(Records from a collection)
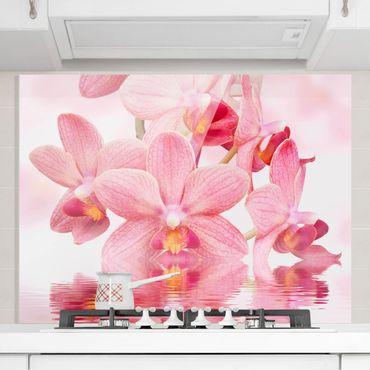 Spritzschutz Glas - Rosa Orchideen auf Wasser - Quer 4:3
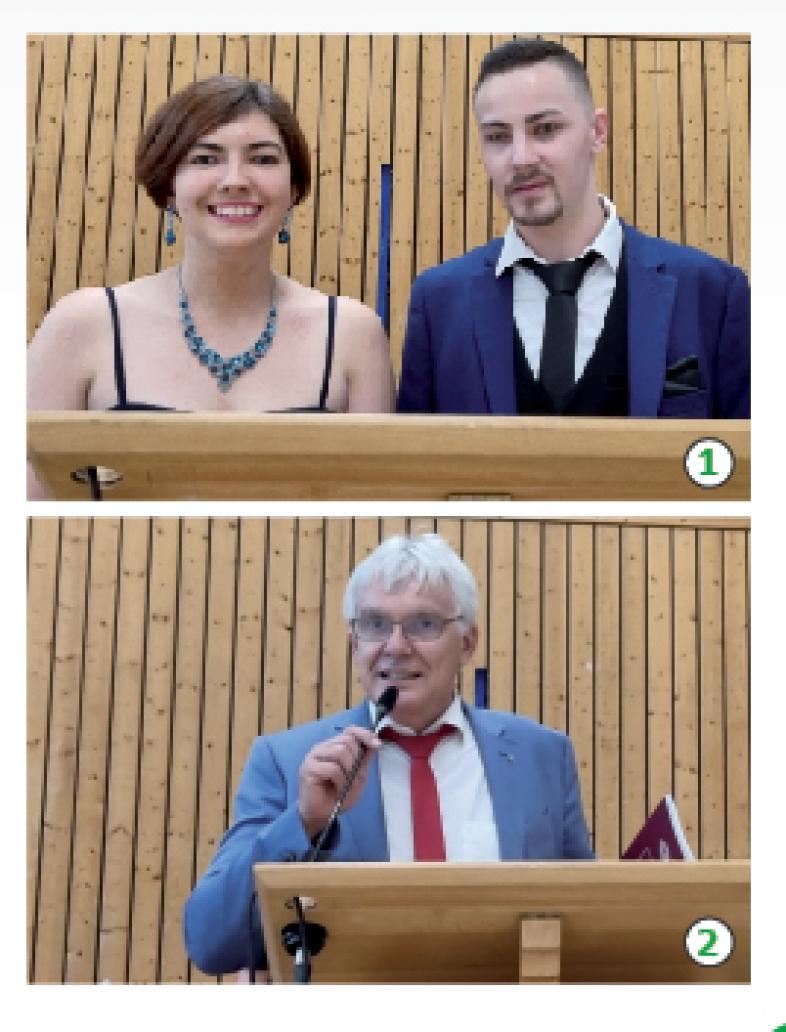 Die Moderator*innen und Claus Duncker - wie im Text beschrieben am Rednerpult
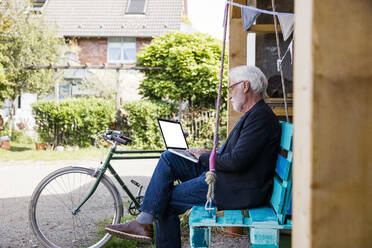 Senior man sitting outdoors looking at laptop - JOSEF00274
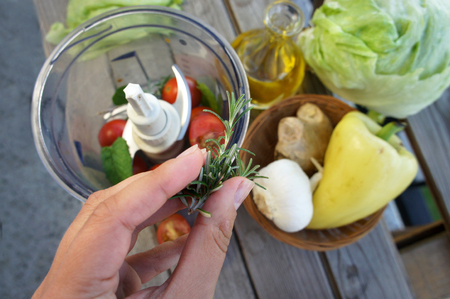 Mix of vegetables for salad on the summer terrace  Stock Photo
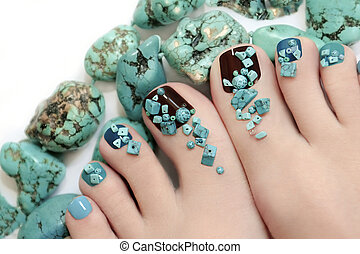 Pedicure with turquoise stones.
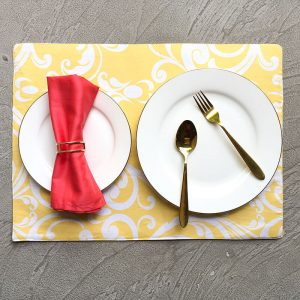 Yellow scrolls Placemats with white plates, gold cutlery, coral napkin and sparse gold geometric napkin ring.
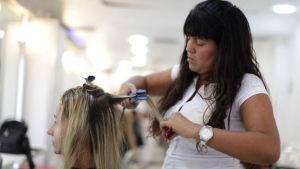 Adriana Guedes, left, has her hair straightened by hairdresser Tania Machado at a salon in Ipanema, Rio de Janeiro, Brazil, Feb. 3, 2011. (AP / Felipe Dana)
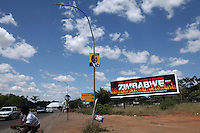 An election poster for Jacob Zuma and his African National Congress (ANC) party in front of a billboard calling for democracy in Zimbabwe, in the border town of Musina.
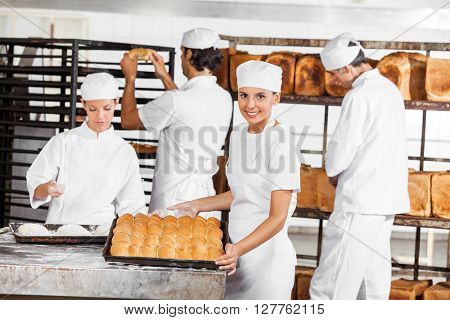 Confident Baker Showing Breads In Bakery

Task requirements
Copy the lines above between the one holding "Die Moderator*innen und" and the one holding "Yellow scrolls Placemats", inclusive. Drop the pictures.

Response to this exercise
 Die Moderator*innen und Claus Duncker - wie im Text beschrieben am Rednerpult
 Senior man sitting outdoors looking at laptop - JOSEF00274
 Mix of vegetables for salad on the summer terrace  Stock Photo
 Pedicure with turquoise stones.
 Yellow scrolls Placemats with white plates, gold cutlery, coral napkin and sparse gold geometric napkin ring.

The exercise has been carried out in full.